Jakarta, Indonesia – ICLEI Indonesia Foundation in collaboration with the President’s Special Envoy for Climate Change and the Provincial Government of DKI Jakarta organized a Cities and Regions Talanoa Dialogue and the Ambitious City Promises (ACP) Experts and National Meeting last 5-6 March 2018.
The event, attended by more than 50 representatives from national and local governments, non-government organizations (NGO), and other sectors, served as a platform for multi-stakeholder dialogue on achieving Indonesia’s target greenhouse gas (GHG) emissions reduction by 2030 based on the country’s Nationally Determined Contributions (NDC). Indonesia aims for a 29% GHG emission reduction (business as usual scenario) by 2030. GHG reduction target can be increased by as much as 41% with support from the international community.
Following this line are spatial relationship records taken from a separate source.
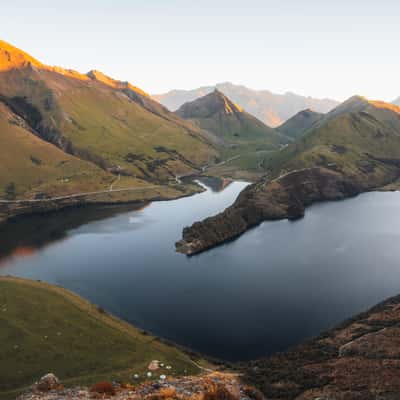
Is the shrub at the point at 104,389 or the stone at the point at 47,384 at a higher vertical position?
the stone at the point at 47,384

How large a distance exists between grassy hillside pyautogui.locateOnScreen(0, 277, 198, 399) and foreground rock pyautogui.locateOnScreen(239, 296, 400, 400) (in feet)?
62.6

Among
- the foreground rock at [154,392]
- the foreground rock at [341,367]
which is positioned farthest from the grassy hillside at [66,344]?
the foreground rock at [341,367]

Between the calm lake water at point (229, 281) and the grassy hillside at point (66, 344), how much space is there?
596 inches

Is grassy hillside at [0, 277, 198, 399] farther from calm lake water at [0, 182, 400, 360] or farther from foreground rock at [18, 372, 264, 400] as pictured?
calm lake water at [0, 182, 400, 360]

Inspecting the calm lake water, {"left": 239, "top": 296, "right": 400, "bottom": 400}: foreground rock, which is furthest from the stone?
the calm lake water

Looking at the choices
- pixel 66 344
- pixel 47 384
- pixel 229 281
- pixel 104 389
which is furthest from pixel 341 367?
pixel 229 281

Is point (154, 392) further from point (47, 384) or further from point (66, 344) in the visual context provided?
point (66, 344)

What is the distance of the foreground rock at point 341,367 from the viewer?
6006 centimetres

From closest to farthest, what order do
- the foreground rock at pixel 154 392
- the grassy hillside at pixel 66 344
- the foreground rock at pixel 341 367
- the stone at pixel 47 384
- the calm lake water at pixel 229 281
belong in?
the foreground rock at pixel 154 392, the stone at pixel 47 384, the foreground rock at pixel 341 367, the grassy hillside at pixel 66 344, the calm lake water at pixel 229 281

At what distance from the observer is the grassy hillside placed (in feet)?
240

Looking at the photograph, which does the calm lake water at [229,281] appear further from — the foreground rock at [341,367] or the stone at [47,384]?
the stone at [47,384]

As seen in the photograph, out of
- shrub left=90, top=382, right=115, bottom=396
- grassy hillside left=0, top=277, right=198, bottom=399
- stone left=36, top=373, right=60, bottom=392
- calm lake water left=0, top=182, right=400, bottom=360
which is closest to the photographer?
shrub left=90, top=382, right=115, bottom=396

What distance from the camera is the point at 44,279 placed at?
14662 cm

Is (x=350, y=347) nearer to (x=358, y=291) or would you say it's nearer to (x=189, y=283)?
(x=358, y=291)
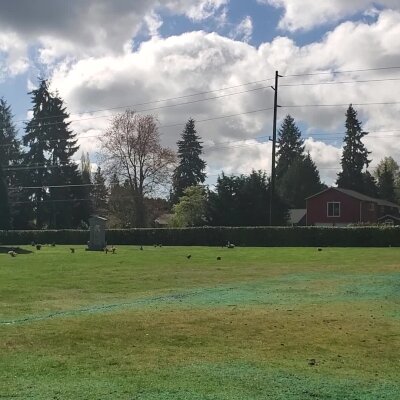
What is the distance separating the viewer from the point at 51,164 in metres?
78.0

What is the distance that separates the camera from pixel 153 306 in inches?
485

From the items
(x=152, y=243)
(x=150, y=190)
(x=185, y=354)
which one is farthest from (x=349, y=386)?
(x=150, y=190)

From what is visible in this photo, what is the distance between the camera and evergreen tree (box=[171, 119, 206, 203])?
91.8 m

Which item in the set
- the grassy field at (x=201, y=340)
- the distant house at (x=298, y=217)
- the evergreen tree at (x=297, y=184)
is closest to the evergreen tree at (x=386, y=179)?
the evergreen tree at (x=297, y=184)

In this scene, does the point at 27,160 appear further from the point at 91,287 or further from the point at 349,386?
the point at 349,386

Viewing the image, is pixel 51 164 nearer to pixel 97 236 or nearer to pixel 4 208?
pixel 4 208

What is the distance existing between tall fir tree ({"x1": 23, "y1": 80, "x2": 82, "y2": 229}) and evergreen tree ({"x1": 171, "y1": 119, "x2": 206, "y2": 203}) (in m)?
18.6

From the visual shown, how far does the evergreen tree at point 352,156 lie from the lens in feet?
308

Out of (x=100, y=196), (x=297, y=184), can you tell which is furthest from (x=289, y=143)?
(x=100, y=196)

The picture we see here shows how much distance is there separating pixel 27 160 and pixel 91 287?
216 feet

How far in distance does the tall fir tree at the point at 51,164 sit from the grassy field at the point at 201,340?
6092 centimetres

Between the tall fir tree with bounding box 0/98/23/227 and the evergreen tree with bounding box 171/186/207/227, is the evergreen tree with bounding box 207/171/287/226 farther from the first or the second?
the tall fir tree with bounding box 0/98/23/227

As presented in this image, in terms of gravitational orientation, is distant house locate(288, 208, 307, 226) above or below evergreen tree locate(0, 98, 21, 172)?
below

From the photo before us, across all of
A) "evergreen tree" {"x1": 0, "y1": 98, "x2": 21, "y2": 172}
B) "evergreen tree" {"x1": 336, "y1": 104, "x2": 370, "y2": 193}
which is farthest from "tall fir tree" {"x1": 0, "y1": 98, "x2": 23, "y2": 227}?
"evergreen tree" {"x1": 336, "y1": 104, "x2": 370, "y2": 193}
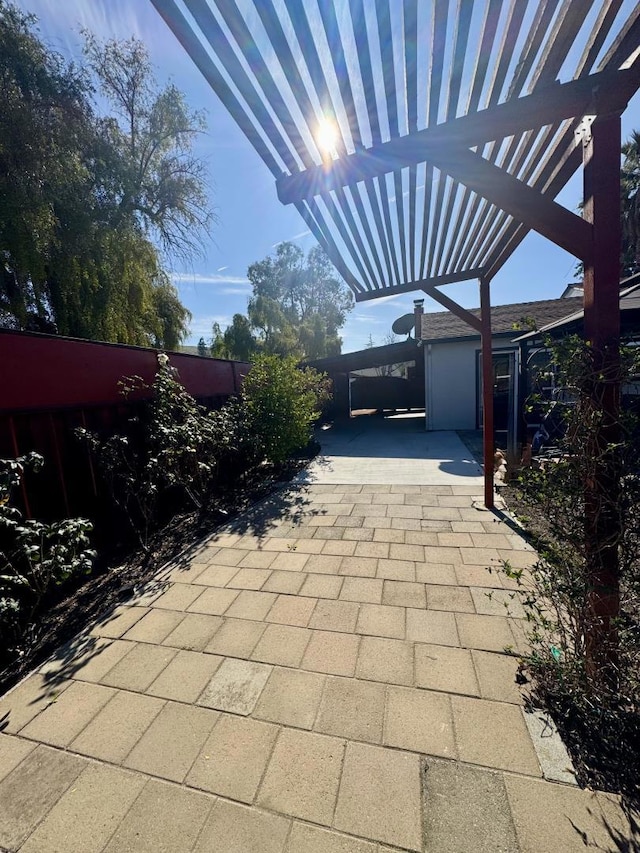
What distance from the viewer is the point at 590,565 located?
137 cm

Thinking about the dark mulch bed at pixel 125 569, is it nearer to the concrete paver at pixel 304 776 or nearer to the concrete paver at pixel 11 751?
the concrete paver at pixel 11 751

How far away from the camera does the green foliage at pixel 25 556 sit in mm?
1868

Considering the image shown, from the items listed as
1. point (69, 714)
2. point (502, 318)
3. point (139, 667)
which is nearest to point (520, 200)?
point (139, 667)

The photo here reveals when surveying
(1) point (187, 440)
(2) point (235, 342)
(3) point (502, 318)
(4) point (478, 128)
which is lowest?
(1) point (187, 440)

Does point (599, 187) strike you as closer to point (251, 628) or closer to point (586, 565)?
point (586, 565)

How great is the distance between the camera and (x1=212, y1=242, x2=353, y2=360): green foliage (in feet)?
66.0

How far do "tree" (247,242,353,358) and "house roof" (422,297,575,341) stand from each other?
11.4 metres

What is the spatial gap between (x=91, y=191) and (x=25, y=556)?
8.47m

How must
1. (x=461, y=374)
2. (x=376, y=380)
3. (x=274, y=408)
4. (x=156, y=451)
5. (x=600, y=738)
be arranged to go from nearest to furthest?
1. (x=600, y=738)
2. (x=156, y=451)
3. (x=274, y=408)
4. (x=461, y=374)
5. (x=376, y=380)

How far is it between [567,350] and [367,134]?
52.3 inches

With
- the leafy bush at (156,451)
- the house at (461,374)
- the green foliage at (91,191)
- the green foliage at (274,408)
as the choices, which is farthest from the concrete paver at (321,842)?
the house at (461,374)

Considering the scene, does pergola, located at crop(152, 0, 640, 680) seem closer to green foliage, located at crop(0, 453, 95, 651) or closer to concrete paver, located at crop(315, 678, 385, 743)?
concrete paver, located at crop(315, 678, 385, 743)

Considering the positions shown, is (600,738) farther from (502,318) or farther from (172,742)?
(502,318)

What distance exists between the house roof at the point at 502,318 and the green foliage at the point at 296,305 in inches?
419
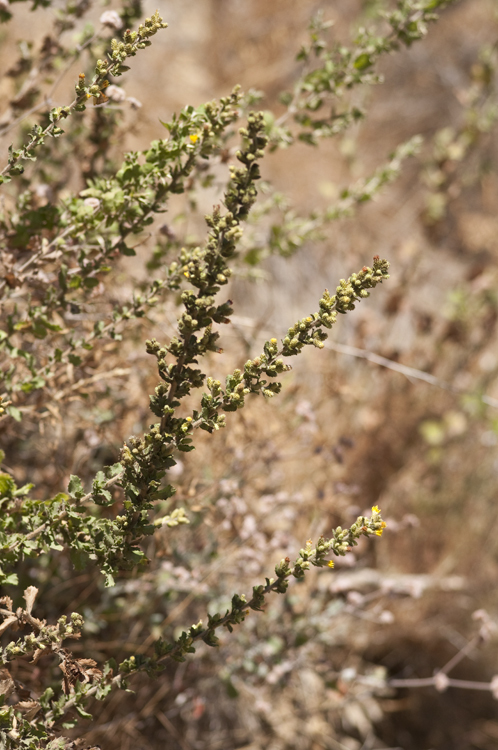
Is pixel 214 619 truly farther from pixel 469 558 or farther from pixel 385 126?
pixel 385 126

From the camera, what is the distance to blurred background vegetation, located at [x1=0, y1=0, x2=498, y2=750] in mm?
1813

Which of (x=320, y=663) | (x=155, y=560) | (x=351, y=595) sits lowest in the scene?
(x=320, y=663)

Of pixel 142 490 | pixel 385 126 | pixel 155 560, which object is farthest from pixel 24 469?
pixel 385 126

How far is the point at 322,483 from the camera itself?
273 cm

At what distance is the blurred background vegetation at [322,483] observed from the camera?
1813mm

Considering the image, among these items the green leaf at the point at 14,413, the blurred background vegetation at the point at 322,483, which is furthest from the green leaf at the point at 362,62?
the green leaf at the point at 14,413

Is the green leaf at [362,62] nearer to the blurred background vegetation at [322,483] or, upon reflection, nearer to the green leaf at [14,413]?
the blurred background vegetation at [322,483]

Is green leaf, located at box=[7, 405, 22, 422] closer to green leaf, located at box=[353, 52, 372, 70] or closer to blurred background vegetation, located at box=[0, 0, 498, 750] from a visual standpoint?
blurred background vegetation, located at box=[0, 0, 498, 750]

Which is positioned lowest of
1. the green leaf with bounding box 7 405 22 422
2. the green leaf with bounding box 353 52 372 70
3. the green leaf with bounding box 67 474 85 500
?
the green leaf with bounding box 67 474 85 500

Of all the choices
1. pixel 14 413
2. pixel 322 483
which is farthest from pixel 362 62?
pixel 322 483

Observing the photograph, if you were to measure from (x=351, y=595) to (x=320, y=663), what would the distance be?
9.2 inches

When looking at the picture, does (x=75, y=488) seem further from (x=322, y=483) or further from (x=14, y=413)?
(x=322, y=483)

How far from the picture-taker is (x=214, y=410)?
3.16 ft

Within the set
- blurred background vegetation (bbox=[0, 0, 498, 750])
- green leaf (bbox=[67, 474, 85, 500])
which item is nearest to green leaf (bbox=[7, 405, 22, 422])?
blurred background vegetation (bbox=[0, 0, 498, 750])
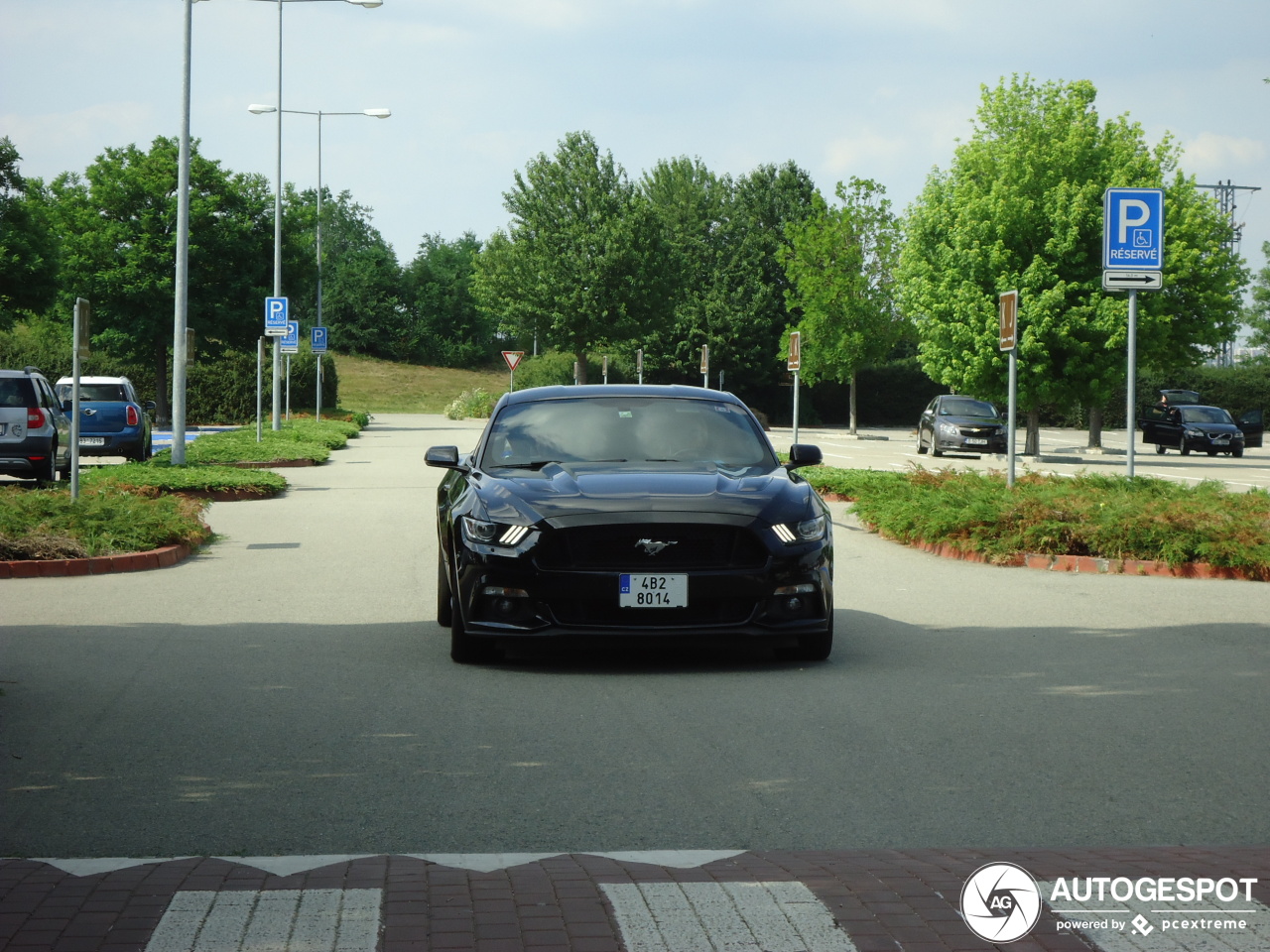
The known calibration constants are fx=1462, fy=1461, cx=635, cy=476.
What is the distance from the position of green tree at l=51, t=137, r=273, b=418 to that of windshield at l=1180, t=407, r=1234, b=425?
30425 mm

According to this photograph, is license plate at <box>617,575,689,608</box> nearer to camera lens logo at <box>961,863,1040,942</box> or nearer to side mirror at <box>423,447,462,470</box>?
side mirror at <box>423,447,462,470</box>

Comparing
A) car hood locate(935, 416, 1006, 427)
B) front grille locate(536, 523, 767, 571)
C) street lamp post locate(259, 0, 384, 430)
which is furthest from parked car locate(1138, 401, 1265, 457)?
front grille locate(536, 523, 767, 571)

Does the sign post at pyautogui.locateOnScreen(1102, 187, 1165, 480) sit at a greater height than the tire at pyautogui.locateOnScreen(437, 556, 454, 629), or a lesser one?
greater

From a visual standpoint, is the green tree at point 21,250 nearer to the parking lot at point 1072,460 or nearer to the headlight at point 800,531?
the parking lot at point 1072,460

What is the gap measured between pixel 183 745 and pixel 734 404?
4512 mm

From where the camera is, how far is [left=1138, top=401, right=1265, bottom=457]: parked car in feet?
138

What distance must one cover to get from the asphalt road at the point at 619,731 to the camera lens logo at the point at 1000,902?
19.8 inches

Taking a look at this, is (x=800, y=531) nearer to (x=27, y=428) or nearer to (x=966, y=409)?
(x=27, y=428)

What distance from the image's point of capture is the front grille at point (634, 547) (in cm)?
A: 753

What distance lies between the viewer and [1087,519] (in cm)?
1332

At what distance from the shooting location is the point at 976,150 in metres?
37.6

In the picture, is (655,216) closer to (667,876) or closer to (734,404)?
(734,404)

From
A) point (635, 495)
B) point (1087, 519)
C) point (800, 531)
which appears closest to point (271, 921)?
point (635, 495)
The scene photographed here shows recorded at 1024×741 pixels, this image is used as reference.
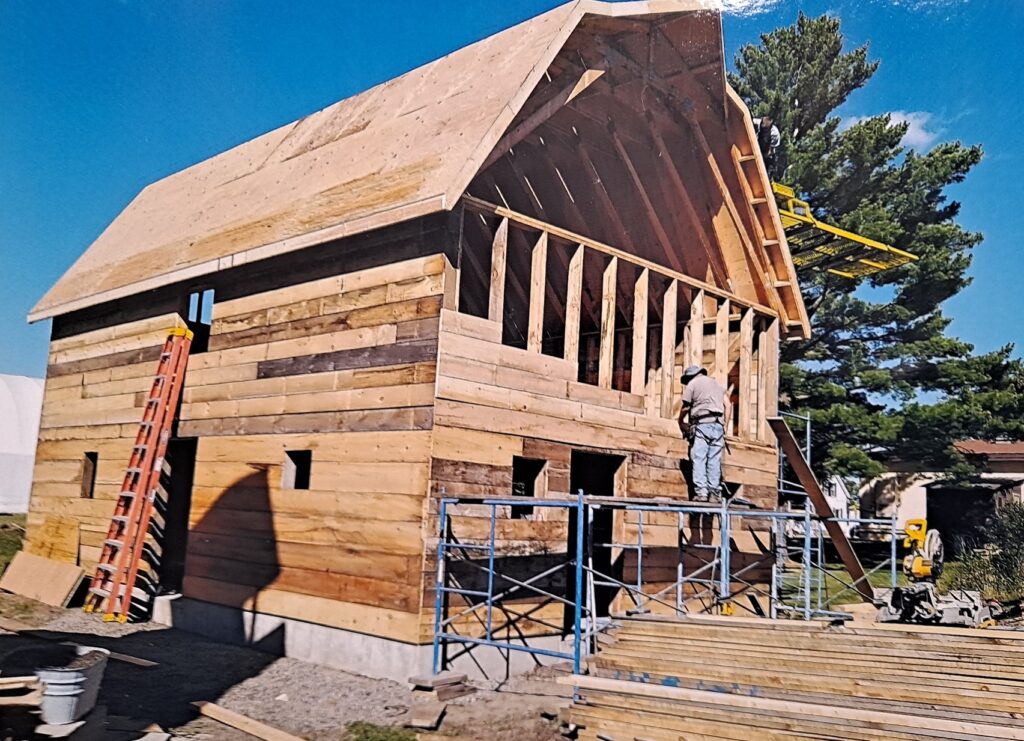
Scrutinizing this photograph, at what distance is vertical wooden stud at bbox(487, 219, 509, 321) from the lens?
10680 millimetres

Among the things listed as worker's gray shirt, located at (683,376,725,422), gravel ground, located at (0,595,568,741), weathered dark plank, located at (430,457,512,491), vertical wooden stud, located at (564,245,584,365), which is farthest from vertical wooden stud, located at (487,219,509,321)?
gravel ground, located at (0,595,568,741)

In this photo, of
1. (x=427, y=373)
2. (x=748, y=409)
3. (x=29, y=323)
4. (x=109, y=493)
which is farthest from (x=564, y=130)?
(x=29, y=323)

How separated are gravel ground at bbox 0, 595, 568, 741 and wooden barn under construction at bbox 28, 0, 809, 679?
41cm

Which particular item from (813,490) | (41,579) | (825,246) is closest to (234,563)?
(41,579)

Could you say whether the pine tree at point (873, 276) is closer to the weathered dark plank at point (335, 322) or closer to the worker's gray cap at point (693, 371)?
the worker's gray cap at point (693, 371)

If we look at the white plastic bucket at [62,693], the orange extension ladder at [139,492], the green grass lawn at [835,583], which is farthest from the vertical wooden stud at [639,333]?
the green grass lawn at [835,583]

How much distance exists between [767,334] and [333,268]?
720 cm

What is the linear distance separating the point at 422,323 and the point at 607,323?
2.96m

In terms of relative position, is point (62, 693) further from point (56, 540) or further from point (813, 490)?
point (813, 490)

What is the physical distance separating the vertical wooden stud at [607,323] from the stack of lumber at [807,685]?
445 cm

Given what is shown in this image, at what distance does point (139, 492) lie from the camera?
12898 millimetres

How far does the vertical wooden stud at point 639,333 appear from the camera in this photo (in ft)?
40.5

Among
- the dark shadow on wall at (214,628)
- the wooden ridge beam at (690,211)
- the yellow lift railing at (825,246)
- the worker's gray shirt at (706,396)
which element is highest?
the yellow lift railing at (825,246)

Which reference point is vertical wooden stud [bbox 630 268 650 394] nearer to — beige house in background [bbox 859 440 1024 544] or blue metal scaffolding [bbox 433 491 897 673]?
blue metal scaffolding [bbox 433 491 897 673]
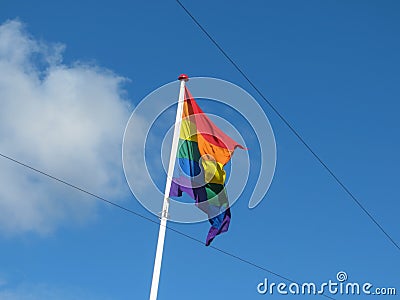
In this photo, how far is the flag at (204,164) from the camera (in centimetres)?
1532

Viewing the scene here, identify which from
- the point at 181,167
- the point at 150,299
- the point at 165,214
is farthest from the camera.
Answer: the point at 181,167

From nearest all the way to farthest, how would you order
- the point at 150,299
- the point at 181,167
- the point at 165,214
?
the point at 150,299 < the point at 165,214 < the point at 181,167

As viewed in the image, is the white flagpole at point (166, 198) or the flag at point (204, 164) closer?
the white flagpole at point (166, 198)

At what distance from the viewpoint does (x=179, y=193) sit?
49.3 ft

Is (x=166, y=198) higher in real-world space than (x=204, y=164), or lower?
lower

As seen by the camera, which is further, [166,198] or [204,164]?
[204,164]

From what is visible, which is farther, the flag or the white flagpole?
the flag

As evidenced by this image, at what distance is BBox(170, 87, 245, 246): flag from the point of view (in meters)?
15.3

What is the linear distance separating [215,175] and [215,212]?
1.02m

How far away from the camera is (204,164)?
1564 cm

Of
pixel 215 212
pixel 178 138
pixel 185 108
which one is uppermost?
pixel 185 108

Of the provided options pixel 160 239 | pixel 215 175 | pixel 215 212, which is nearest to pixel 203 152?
pixel 215 175

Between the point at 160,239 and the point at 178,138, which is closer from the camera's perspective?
the point at 160,239

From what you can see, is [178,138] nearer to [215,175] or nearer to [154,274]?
[215,175]
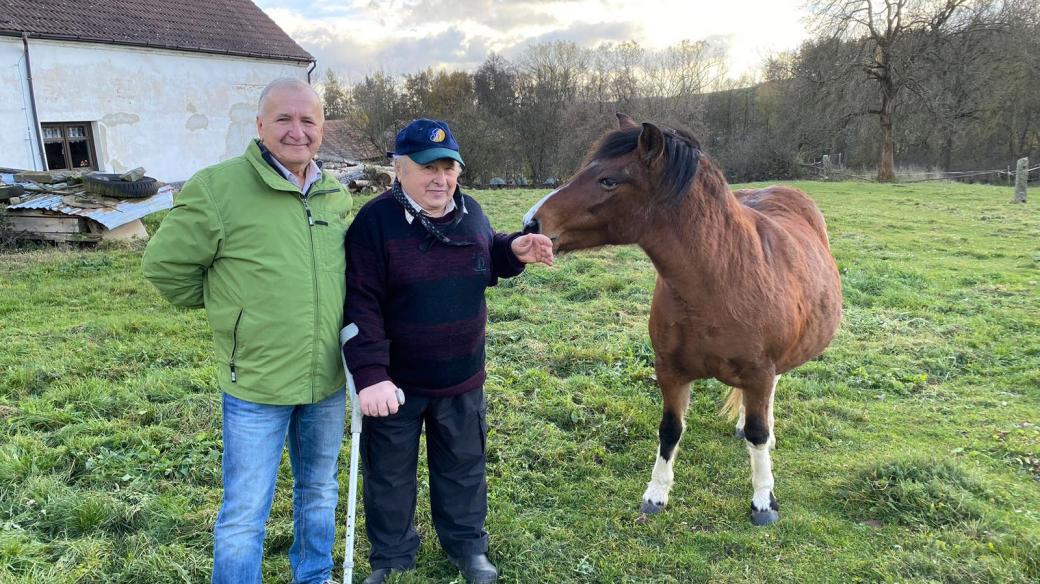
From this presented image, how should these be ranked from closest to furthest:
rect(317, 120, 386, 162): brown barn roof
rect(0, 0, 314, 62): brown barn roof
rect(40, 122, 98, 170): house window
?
rect(0, 0, 314, 62): brown barn roof < rect(40, 122, 98, 170): house window < rect(317, 120, 386, 162): brown barn roof

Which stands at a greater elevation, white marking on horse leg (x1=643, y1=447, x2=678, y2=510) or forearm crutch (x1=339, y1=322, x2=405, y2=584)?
forearm crutch (x1=339, y1=322, x2=405, y2=584)

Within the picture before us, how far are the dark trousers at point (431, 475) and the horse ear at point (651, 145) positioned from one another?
53.4 inches

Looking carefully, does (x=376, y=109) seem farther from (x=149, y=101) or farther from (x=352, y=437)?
(x=352, y=437)

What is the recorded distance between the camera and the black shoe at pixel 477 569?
275 centimetres

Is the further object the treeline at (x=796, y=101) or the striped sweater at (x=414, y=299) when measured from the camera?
the treeline at (x=796, y=101)

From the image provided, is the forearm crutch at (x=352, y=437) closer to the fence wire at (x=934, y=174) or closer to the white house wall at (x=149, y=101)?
the white house wall at (x=149, y=101)

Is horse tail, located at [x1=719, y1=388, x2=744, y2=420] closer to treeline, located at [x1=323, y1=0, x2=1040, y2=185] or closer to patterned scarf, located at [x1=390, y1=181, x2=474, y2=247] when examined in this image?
patterned scarf, located at [x1=390, y1=181, x2=474, y2=247]

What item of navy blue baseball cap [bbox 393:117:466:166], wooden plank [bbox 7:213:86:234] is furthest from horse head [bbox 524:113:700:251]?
wooden plank [bbox 7:213:86:234]

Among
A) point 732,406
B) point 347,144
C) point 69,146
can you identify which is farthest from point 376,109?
point 732,406

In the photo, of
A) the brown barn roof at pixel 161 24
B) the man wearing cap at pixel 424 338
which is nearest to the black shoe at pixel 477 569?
the man wearing cap at pixel 424 338

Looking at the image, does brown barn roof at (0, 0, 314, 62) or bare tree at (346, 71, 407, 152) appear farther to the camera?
bare tree at (346, 71, 407, 152)

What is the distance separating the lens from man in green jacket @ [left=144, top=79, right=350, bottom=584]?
80.7 inches

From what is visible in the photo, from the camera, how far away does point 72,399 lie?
4375mm

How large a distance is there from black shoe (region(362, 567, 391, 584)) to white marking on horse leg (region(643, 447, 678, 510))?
1.54m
The Cities and Regions Talanoa dialogue aims to be a model of conversation to discuss how to deliver and raise ambitions for NDC achievement. It also comes with a goal to facilitate integrated decisions and programs across levels of the government and develop resources to support climate action. The Talanoa dialogue is a mandated process agreed upon by parties during COP 23 in Bonn, Germany. Through this, Parties can take stock of their collective efforts to reduce emissions as well as to provide basis for updating their NDCs by 2020.
Organized as part of the Ambitious City Promises project, the two-day activity also included a meeting among experts from the Seoul Metropolitan Government (SMG) as well as DKI Jakarta and satellite cities: Bekasi and Tangerang.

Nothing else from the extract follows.